* Short task: Please lay out the stretch from the line containing "Which is furthest from the row" through the end of the rows as a Markdown table with the columns Number and Line, numbering each line and skipping blank ones.

* Records:
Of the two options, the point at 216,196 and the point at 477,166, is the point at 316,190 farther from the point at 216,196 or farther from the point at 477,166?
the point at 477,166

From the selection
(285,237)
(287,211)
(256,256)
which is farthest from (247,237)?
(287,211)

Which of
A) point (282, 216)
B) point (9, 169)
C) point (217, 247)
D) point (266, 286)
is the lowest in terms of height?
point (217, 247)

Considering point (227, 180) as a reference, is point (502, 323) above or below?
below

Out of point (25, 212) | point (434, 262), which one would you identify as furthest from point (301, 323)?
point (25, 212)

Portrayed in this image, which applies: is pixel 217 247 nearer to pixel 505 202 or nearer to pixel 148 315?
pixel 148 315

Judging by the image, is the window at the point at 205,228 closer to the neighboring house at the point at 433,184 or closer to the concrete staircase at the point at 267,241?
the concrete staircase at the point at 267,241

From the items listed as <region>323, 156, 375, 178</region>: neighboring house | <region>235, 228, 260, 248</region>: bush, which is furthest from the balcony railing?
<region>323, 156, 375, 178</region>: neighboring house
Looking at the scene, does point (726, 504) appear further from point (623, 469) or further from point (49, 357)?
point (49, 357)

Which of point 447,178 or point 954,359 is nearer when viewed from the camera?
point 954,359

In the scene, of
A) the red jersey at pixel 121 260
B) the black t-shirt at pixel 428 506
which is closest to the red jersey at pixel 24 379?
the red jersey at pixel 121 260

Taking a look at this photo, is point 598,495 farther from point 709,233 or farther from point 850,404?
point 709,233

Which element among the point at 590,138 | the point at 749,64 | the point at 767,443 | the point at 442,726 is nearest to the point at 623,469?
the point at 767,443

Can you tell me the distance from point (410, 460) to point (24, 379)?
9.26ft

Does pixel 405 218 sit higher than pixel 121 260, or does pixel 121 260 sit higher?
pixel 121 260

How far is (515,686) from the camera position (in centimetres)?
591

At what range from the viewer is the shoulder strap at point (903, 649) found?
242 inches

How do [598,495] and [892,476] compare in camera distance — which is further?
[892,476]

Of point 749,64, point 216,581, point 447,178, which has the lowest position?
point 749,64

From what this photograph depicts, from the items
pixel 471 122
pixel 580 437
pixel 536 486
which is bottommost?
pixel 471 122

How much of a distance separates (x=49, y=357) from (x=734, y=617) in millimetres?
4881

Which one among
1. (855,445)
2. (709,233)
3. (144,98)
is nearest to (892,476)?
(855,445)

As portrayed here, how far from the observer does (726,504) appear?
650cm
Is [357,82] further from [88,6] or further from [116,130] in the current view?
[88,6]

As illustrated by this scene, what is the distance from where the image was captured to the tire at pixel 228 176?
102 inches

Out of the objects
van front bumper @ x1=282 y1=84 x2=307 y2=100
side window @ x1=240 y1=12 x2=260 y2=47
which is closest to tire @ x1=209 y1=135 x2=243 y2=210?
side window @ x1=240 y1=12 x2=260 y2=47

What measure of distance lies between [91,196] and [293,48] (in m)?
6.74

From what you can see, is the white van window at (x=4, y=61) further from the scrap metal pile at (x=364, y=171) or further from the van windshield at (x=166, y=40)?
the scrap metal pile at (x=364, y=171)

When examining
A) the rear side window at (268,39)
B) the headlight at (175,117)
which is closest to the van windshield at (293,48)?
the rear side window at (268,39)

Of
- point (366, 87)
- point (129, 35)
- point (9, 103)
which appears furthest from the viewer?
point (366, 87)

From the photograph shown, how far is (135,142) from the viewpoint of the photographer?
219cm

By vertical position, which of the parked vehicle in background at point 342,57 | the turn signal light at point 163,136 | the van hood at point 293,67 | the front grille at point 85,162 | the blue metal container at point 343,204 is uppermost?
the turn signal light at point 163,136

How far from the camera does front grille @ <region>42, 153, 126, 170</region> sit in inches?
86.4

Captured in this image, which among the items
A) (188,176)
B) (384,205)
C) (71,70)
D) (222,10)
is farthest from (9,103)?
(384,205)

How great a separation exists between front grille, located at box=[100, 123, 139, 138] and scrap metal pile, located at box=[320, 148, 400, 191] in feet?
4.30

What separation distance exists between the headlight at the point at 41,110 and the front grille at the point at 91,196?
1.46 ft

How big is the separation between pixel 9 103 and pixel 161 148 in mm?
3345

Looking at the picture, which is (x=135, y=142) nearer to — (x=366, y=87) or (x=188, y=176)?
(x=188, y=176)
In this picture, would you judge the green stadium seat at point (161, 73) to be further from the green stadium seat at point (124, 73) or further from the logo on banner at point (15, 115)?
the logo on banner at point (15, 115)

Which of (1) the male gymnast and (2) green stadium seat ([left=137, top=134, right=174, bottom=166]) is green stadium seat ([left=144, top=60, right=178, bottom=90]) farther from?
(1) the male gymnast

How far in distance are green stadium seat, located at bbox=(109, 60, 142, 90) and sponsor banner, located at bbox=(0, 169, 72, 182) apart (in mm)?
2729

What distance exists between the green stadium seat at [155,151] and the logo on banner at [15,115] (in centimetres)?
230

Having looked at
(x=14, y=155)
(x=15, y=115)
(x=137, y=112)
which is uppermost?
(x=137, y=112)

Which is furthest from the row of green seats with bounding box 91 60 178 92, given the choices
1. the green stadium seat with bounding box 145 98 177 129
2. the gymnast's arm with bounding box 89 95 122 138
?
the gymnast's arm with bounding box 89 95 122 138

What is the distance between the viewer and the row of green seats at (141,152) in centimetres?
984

* The output:
| Number | Line |
|---|---|
| 1 | Which is furthest from the row of green seats with bounding box 91 60 178 92, given the choices |
| 2 | 1. the green stadium seat with bounding box 145 98 177 129 |
| 3 | 2. the gymnast's arm with bounding box 89 95 122 138 |
| 4 | ? |
| 5 | the gymnast's arm with bounding box 89 95 122 138 |
| 6 | What is the distance between the viewer and the row of green seats at (141,152) in centimetres? |
| 7 | 984 |